Except for everything around that:
* user lifecycle (create/remove/rename accounts)
* authz (who gets sudo, what groups, per-host differences)
* cleanup (what happens when someone leaves)
* visibility (what state is this box actually in right now?)
SSH certs don’t really touch any of that. They answer can this key log in right now, not what should exist on this machine.
So in practice, something else ends up managing users, groups, sudoers, home dirs, etc. Now there are two systems that both have to be correct.

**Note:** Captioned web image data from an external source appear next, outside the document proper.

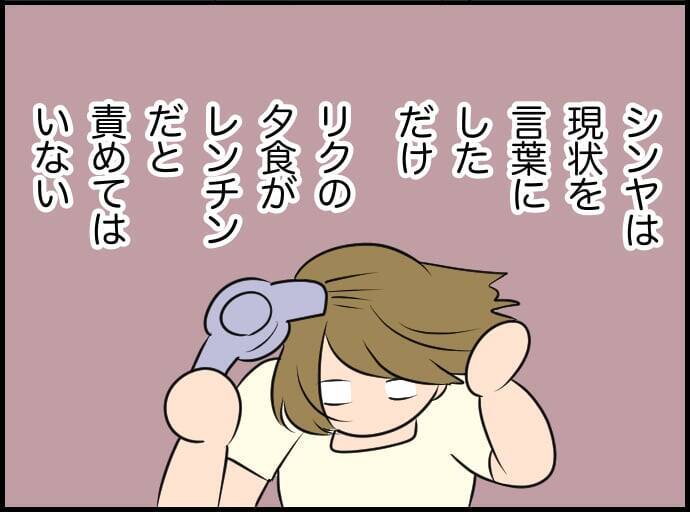 【漫画】「責めてない」「事実を言っただけ」どう説明すれば理解してくれる？【価値観離婚 Vol.11】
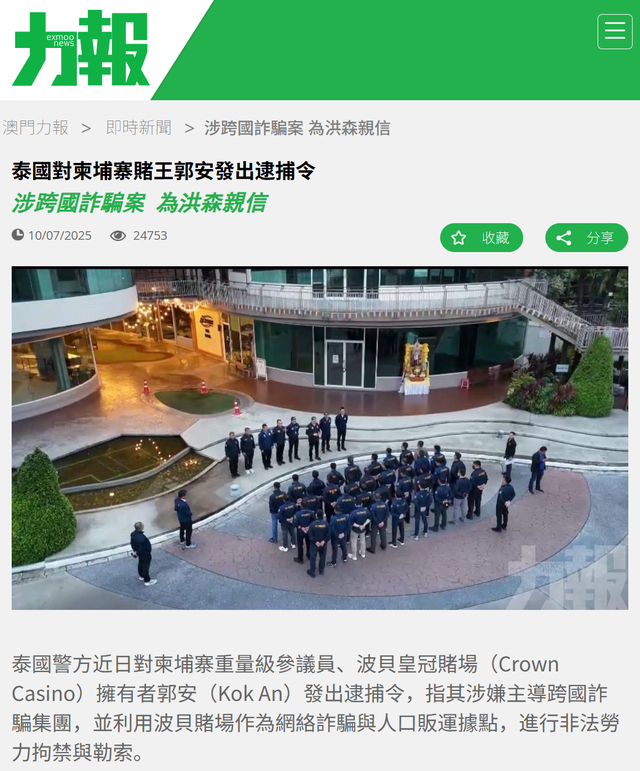 洪森彻底颜面扫地！亲儿子下令抓电诈，结果真印证了佩通坦的话！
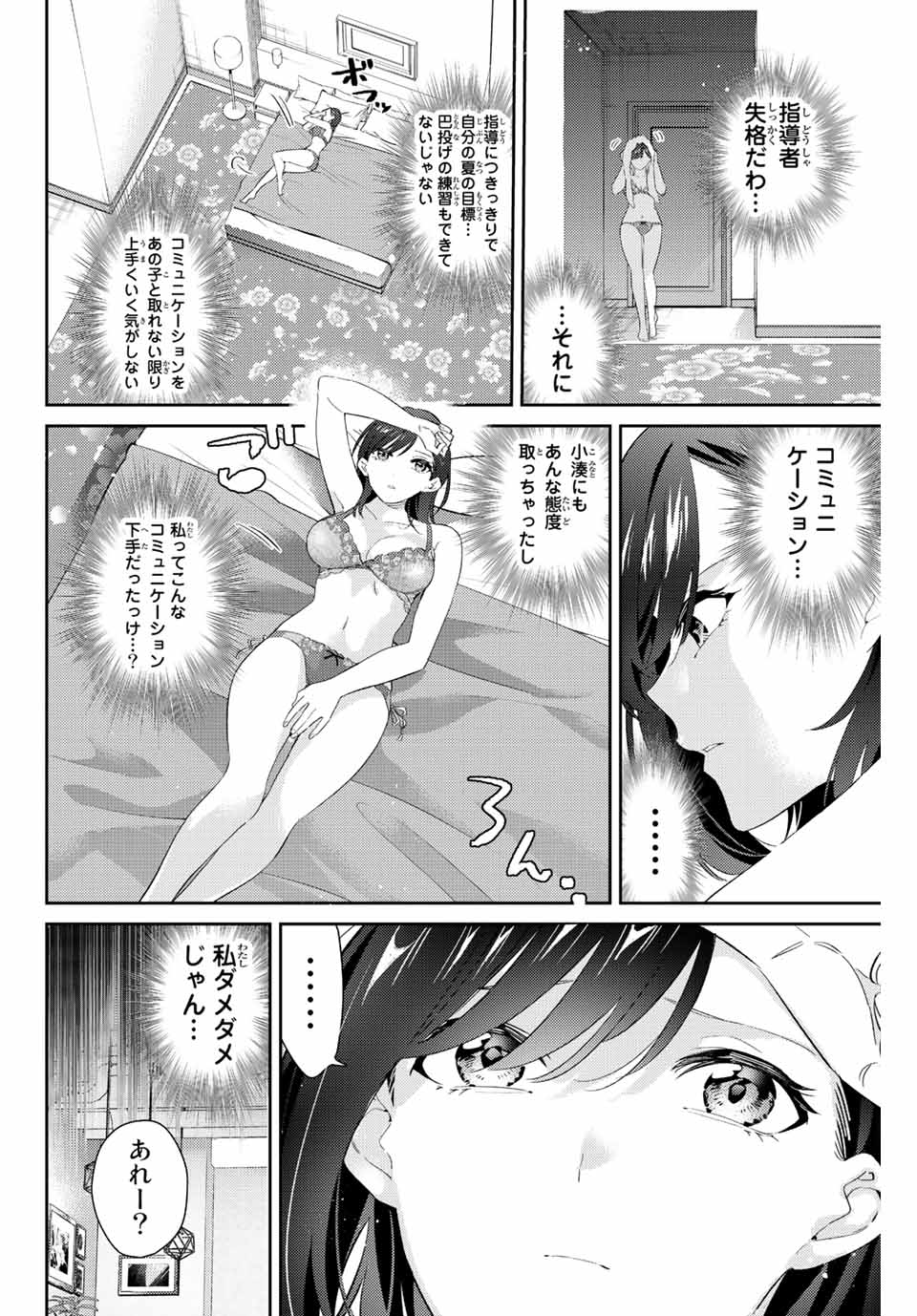 五輪の女神さま 〜なでしこ寮のメダルごはん〜 - 第54話 - Page 14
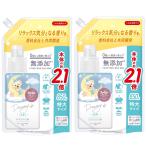 ショッピングファーファ まとめ買いファーファ ストーリー ドリーミー 洗剤 850g 詰替×2個セット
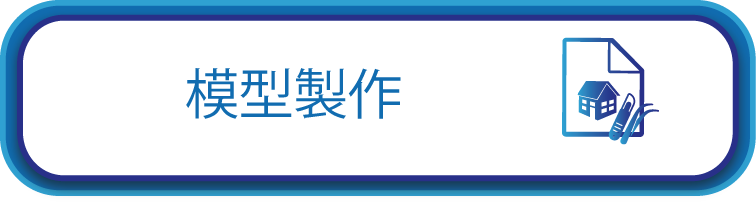 模型製作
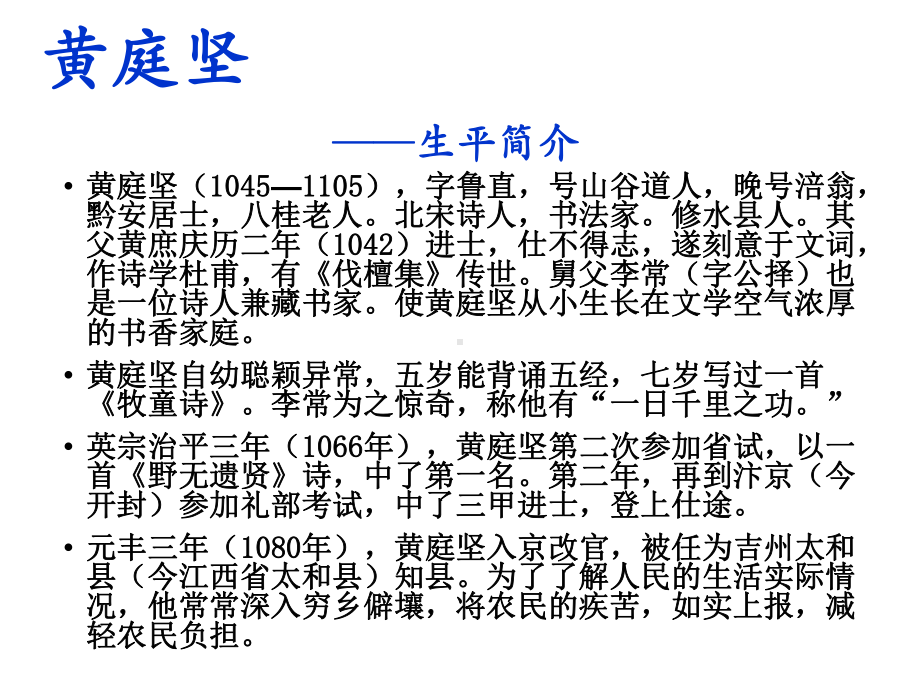 中小学公开课优质课件推选-《登快阁》.ppt_第2页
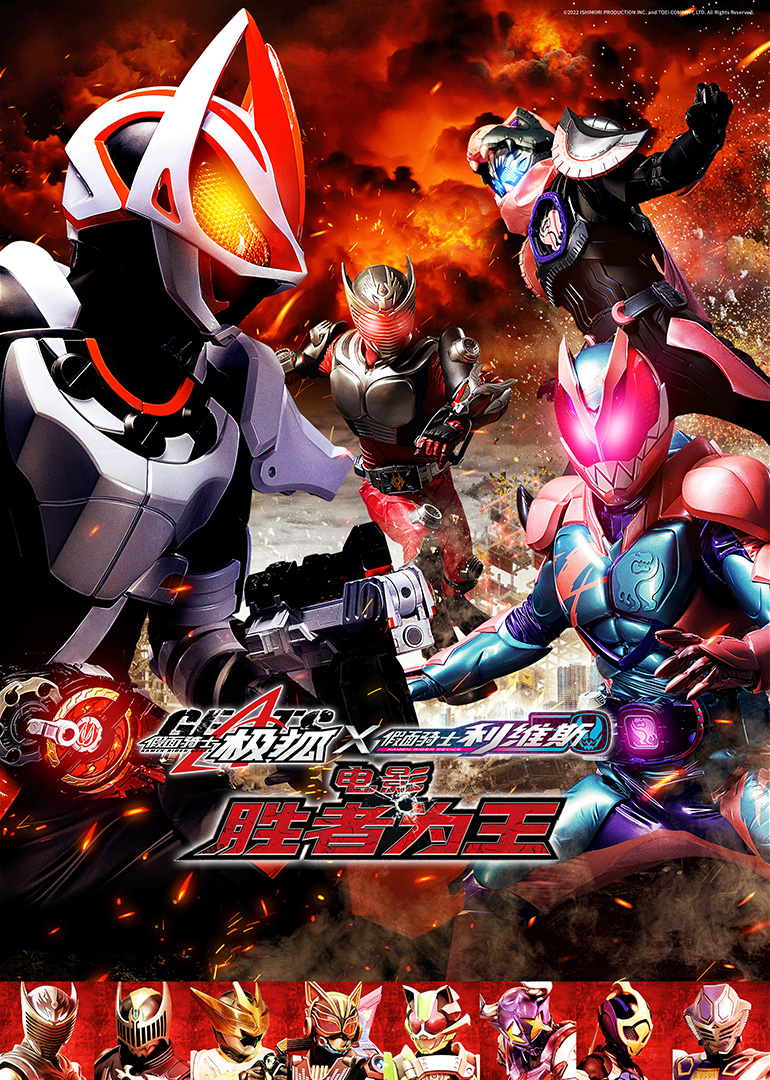 假面骑士极狐x利维斯 电影 胜者为王封面图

On the availability point: "reasonably available" is doing a lot of work ;)
Even with 1-hour certs:
* new sessions depend on the signer
* fleet-wide issues hit everything at once
* incident response gets awkward if the signer is part of the blast radius
The failure mode shifts from a few boxes don't work to nobody can get in anywhere
The pull model just leans the other way:
* nodes converge to desired state
* access continues even if control plane hiccups
* authn and authz live together on the box
Both models can work - it’s more about which failure mode is tolerable to you.
But for just getting access to role accounts then I find it a lot nicer than distributing public keys around.
And for everything else, a periodic Ansible :-)
Replacing the distribution of a revocation list with short-lived certificates just creates other problems that are not easier to solve. (Also, 1h is bonkers, even letsencrypt doesn't do it)
IMHO, if you're pushing revocation lists at low latency, you could also push authorized keys updates at low latency.